SMotW #5: Accounts per employee

Security Metric of the Week #5: ratio of number of IT system accounts (user IDs) to number of employees 

The mean number of IT system accounts or user IDs per employee is one measure of how well an organization controls the issue, maintenance and withdrawal of IDs, which in turn is an indicator of its maturity towards IT security.  

If user IDs are essentially unmanaged, they are created on a whim (implying a lack of control over the privileged IDs needed to create IDs) and seldom reviewed or removed, even when employees change jobs or leave the organization.  Over time, the number of redundant (no longer required) IDs builds up, creating further issues such as the possibility of IDs being re-used inappropriately, and difficulties reviewing and reconciling IDs to people due to the amount of junk.

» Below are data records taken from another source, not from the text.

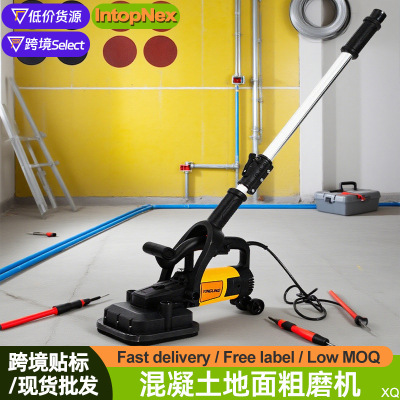 混凝土磨光机收面抹灰磨墙机电沙抹小型电动抹平机水泥砂浆收光机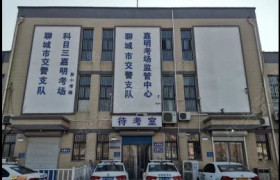 教学环境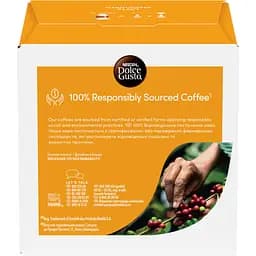 Уцінка. Кава в капсулах NESCAFE Dolce Gusto Latte Macchiato 16 шт. 183.2 г  - мініатюра 8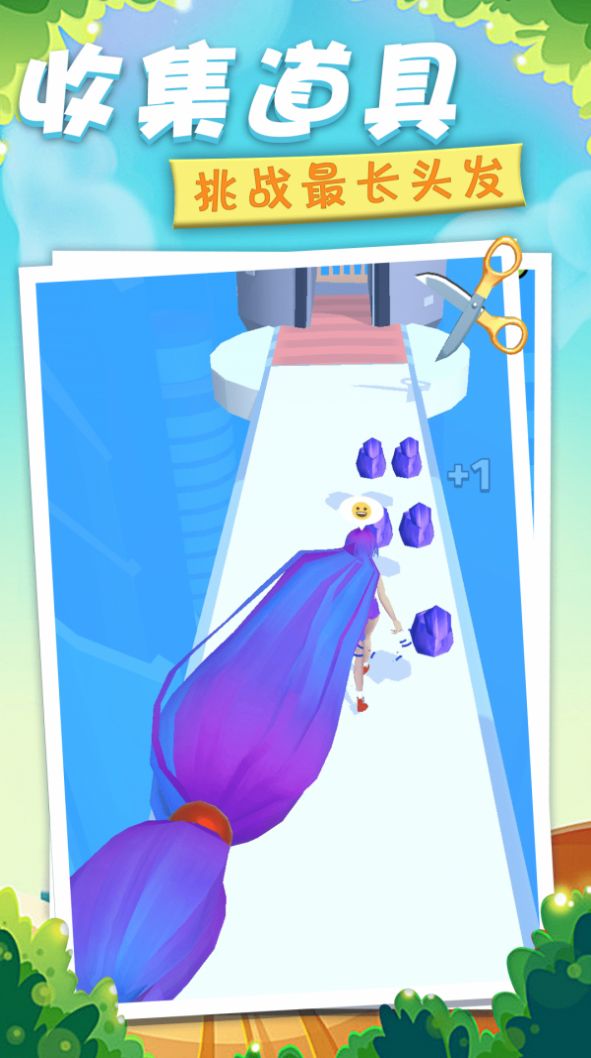 战斗少女酷跑游戏手机版安卓版 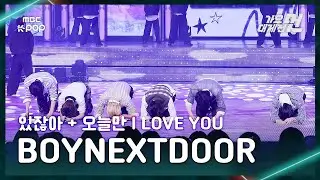 [가요대제전] BOYNEXTDOOR (보이넥스트도어) – 있잖아+오늘만 I LOVE YOU FullCam | 2025 GayoDaejejeon | MBC251231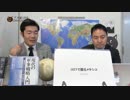 映画でイメージUP？メキシコ政府が007に圧力｜奥山真司の「アメ通LIVE」(20150324)_011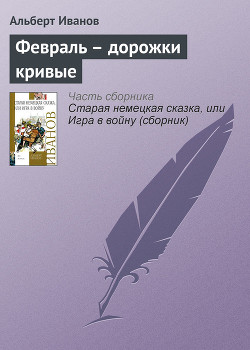 Читать онлайн книгу Февраль – дорожки кривые автор Иванов Альберт Анатольевич Книга Февраль – дорожки кривые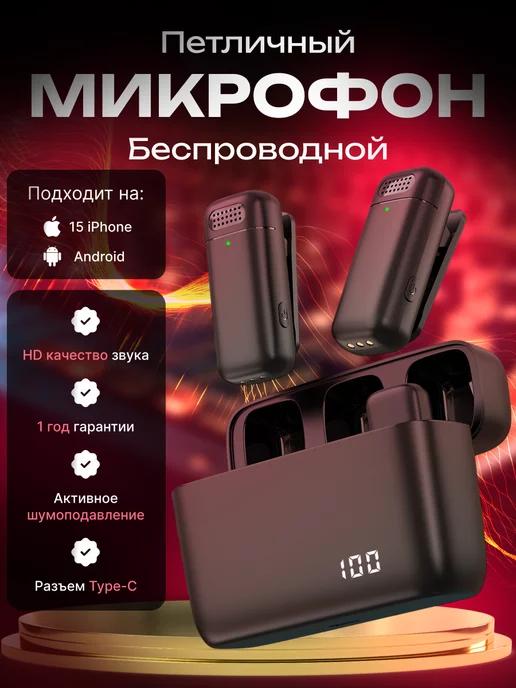 Микрофон петличный беспроводной для Android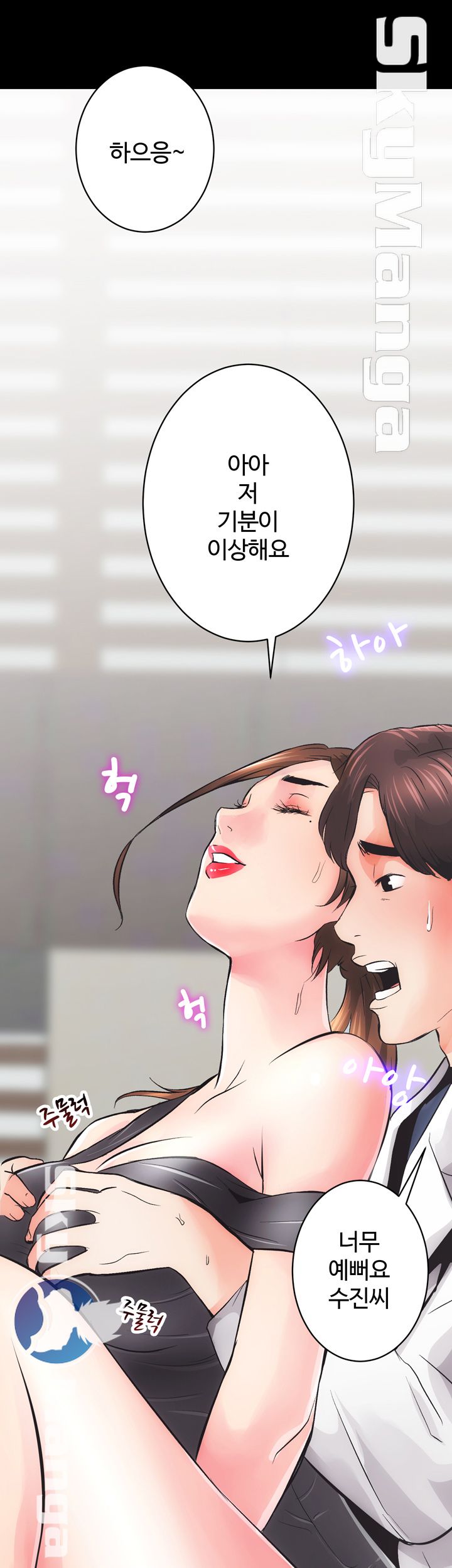 Authorized Agency Raw Chapter 3 Page 5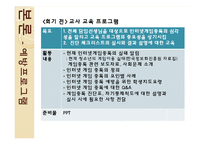 [학교복지] 중학생 대상 게임중독 예방 및 치료 프로그램-12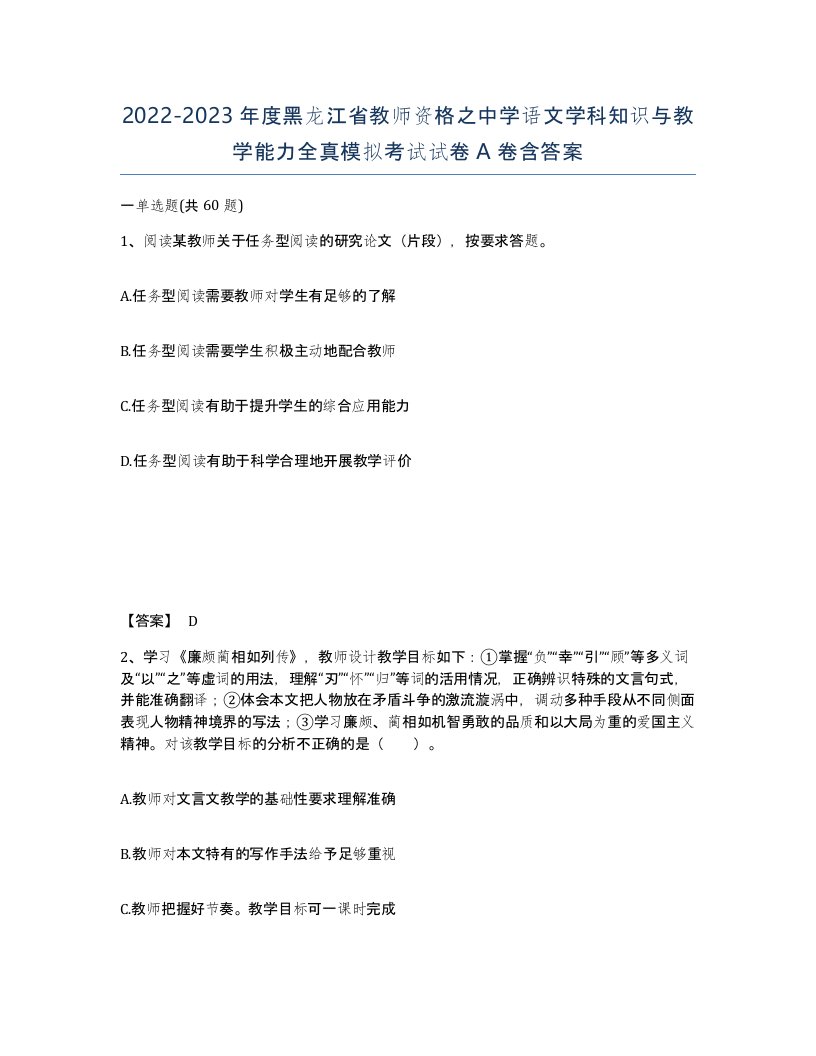 2022-2023年度黑龙江省教师资格之中学语文学科知识与教学能力全真模拟考试试卷A卷含答案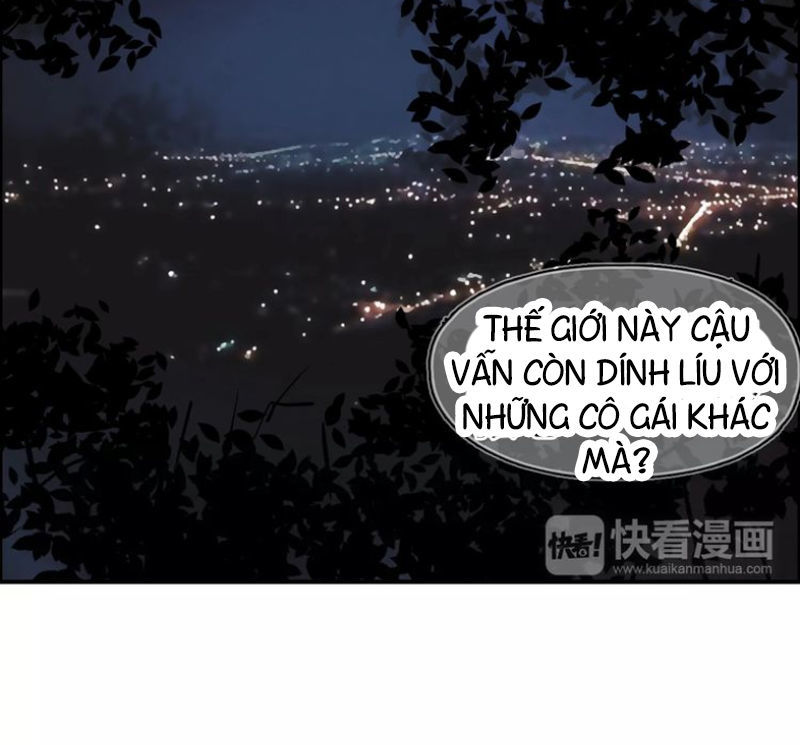 Siêu Năng Lập Phương Chapter 112 - Trang 2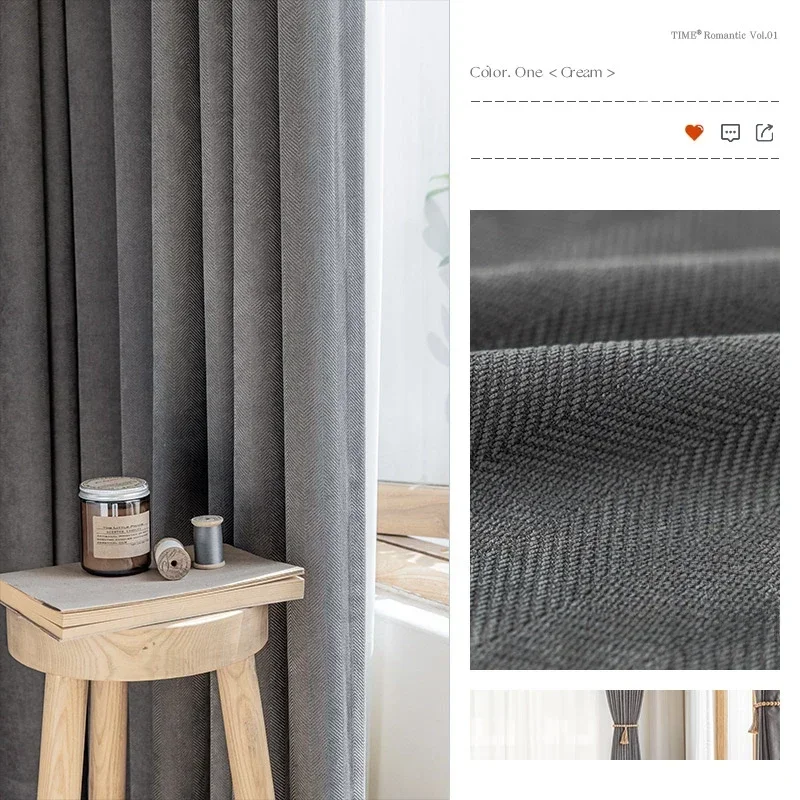 

Затемняющие шторы BUY YEAR оливково-зелёные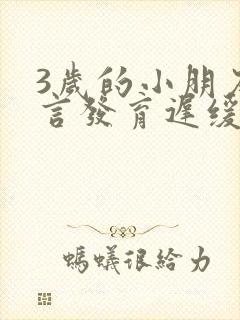 3岁的小朋友语言发育迟缓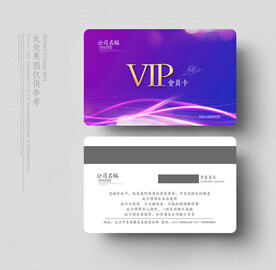 美容会员卡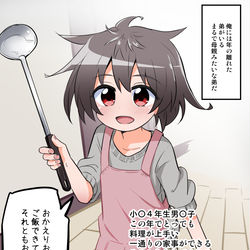This is a pixiv picture whose title is メスショタ弟ママ.
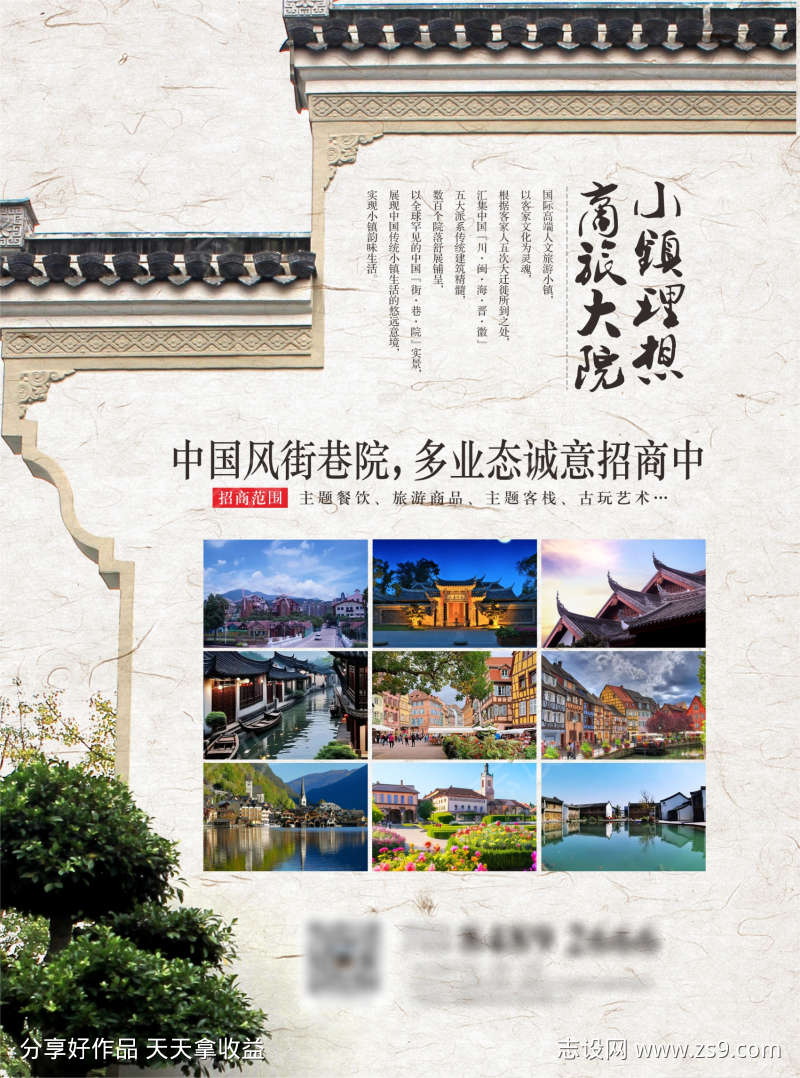 古镇海报设计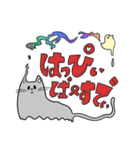 ヒヨコの弟子ねこ（個別スタンプ：13）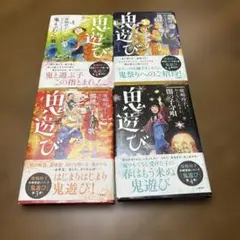 鬼遊び 4冊セット/鹿嶋玲子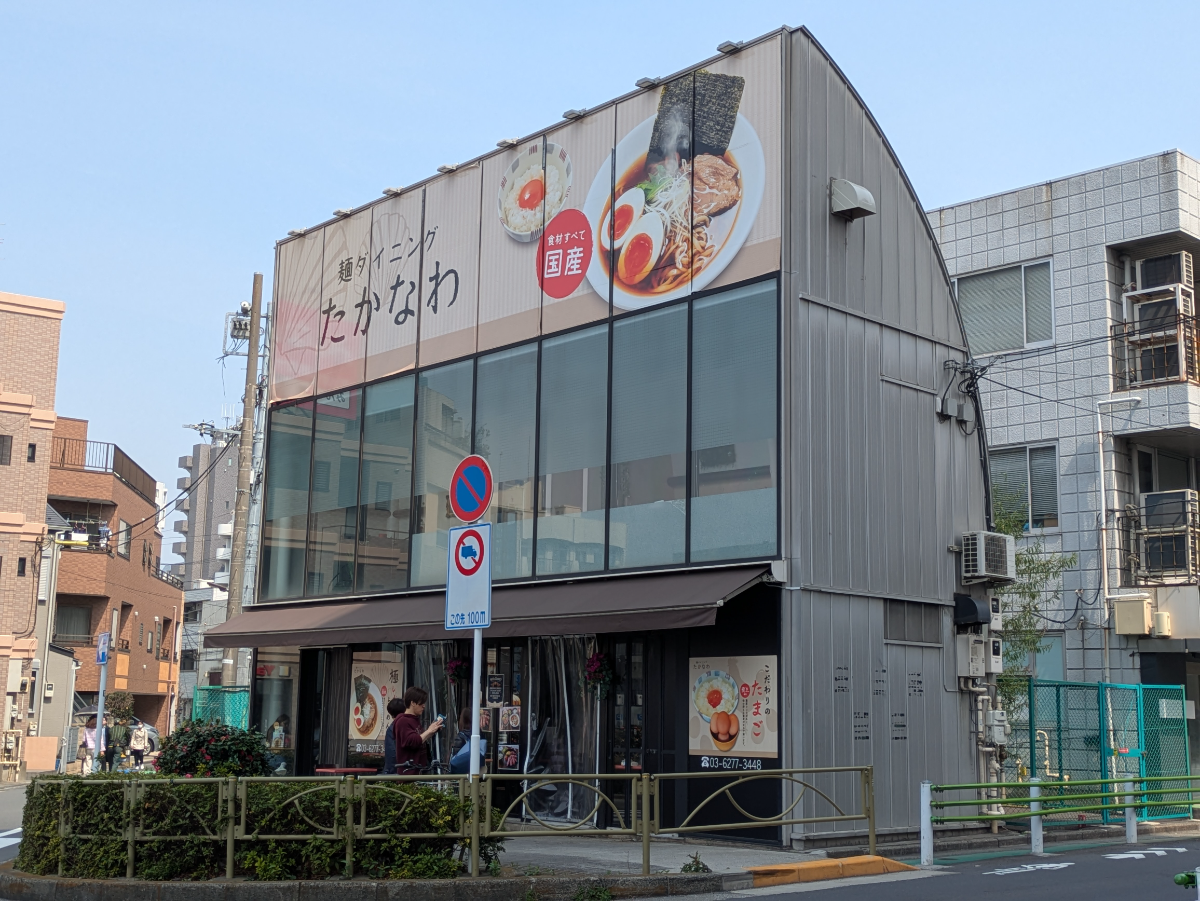 fresh/building/J00100508932_6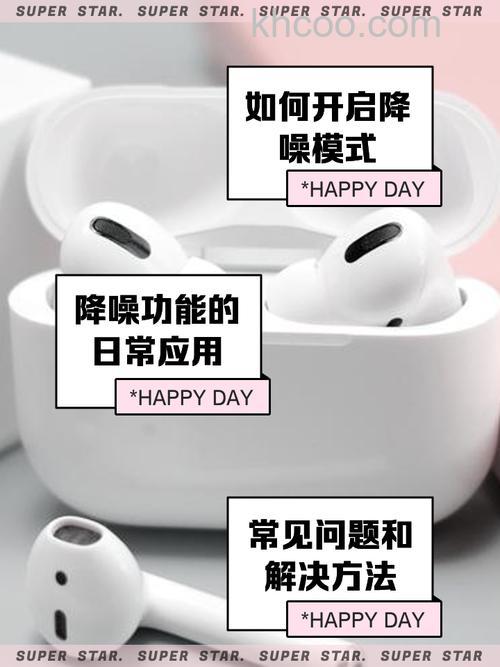 AirPods2支持主动降噪吗-AirPods2降噪怎么打开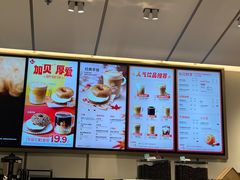 -Tims天好咖啡·贝果(东方广场店)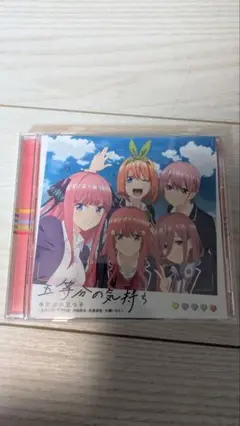 五等分の気持ち CD 中野家の五つ子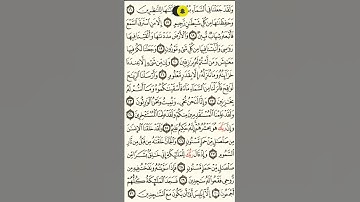 سورة الحجر الصحيفة رقم 263 بصوت المقرئ فضيلة الشيخ د.أحمد عبد الرحمن الخجا الدمشقي الشافعي.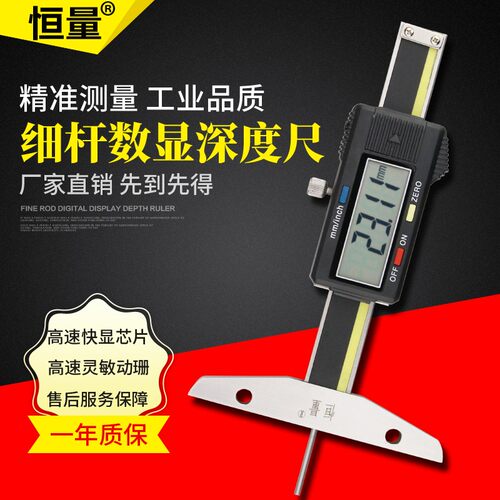 恒量细杆数显深度尺0-50/100/150mm0.01mm小孔深度尺深孔数显卡尺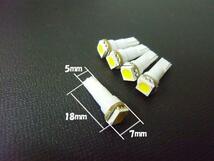 メール便可 大型車 トラック 24V T5/T6.5 SMD LED パネル球 メーター球 電球色 5個 まとめて/デコトラ E_画像3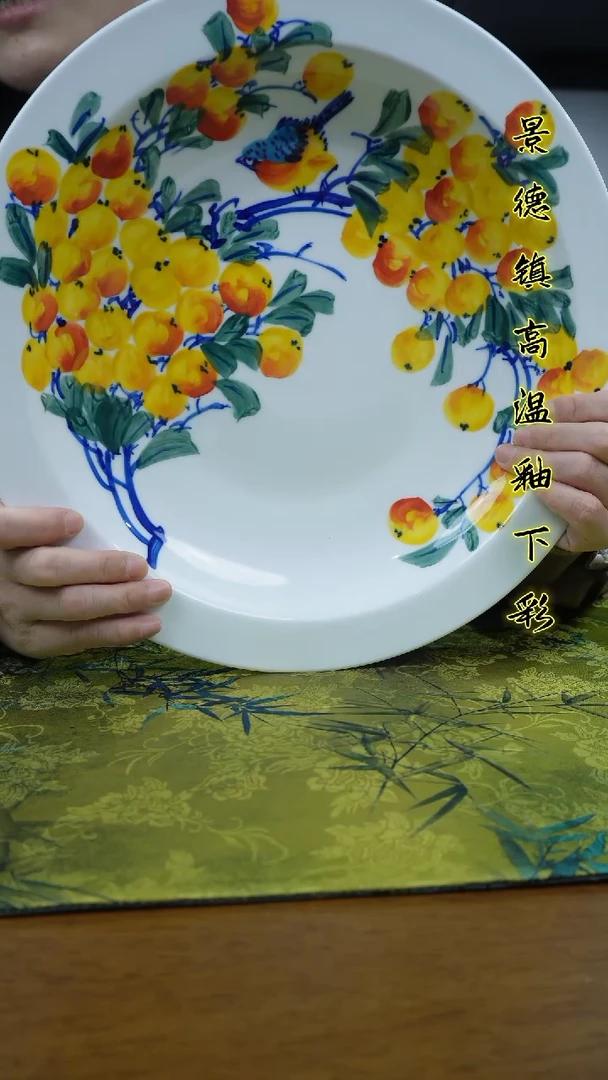 其他景德镇高温瓷（大草帽盘）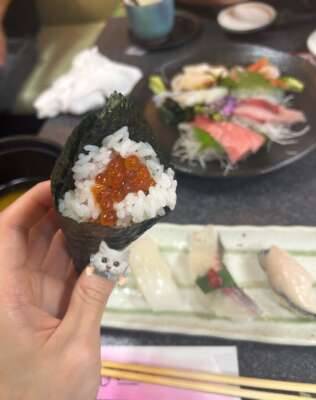 そろそろ
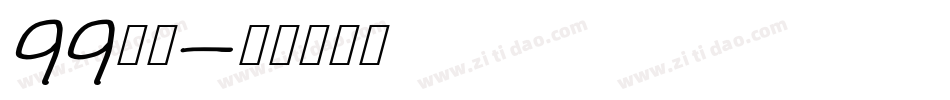 qq字体字体转换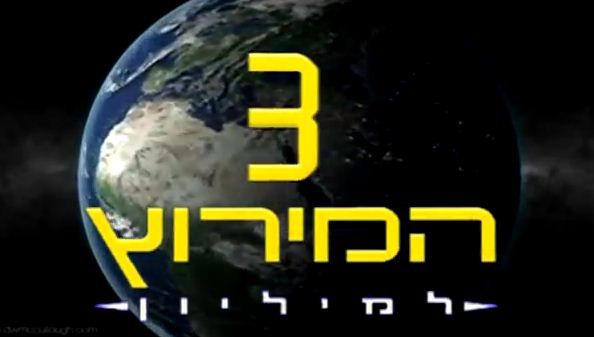 אהבתם את הזוג הדתי מהמירוץ למיליון? קבלו עוד כמה
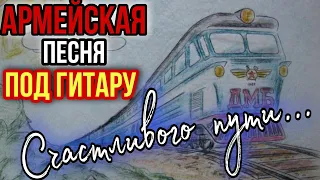 Счастливого пути (армейская под гитару)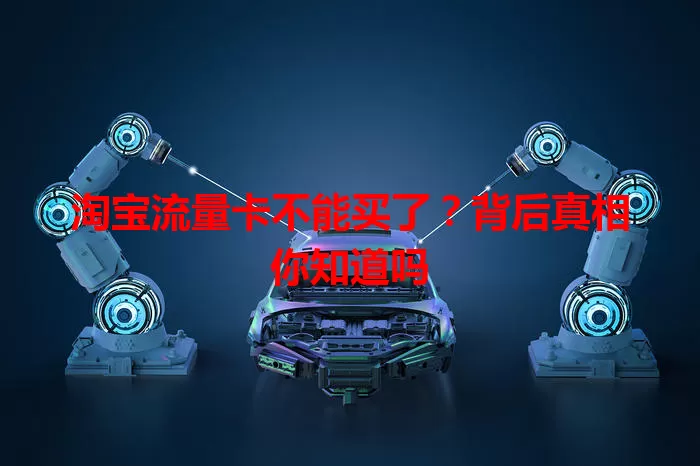 淘宝流量卡不能买了?背后真相你知道吗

If they are well managed, all user IDs have to be justified and linked to individual people performing specific roles.   Effective user ID administration processes ensure that ID creation/change requests are properly checked and formally authorized before being actioned, and periodic reviews take place to confirm that no unauthorized changes have been made.  The overall effect is greater personal accountability for the use of IT systems.

"Employee" would need to be carefully defined for the purposes of this metric - for instance, the ratio may or may not take into account temps, interns, contractors etc.  The metric's specification would also need to be clear about non-interactive/special purpose user IDs, such as those used to install or run services.  The way these aspects are specified is less important than clarity of the specification, since that affects the consistency and validity of the metric over successive periods.


For such an ostensibly useful metric, the PRAGMATIC score works out at a disappointing 55%, held back by the Actionable, Genuine, Accurate, Timely and Cost criteria.  The upshot is that it may be worthwhile addressing these factors specifically in order to gain the benefit of the metric, unless higher-scoring alternative metrics can be found.  [In the book we suggest security maturity metrics, for example, that score highly and hence are better ways of measing that particular aspect.]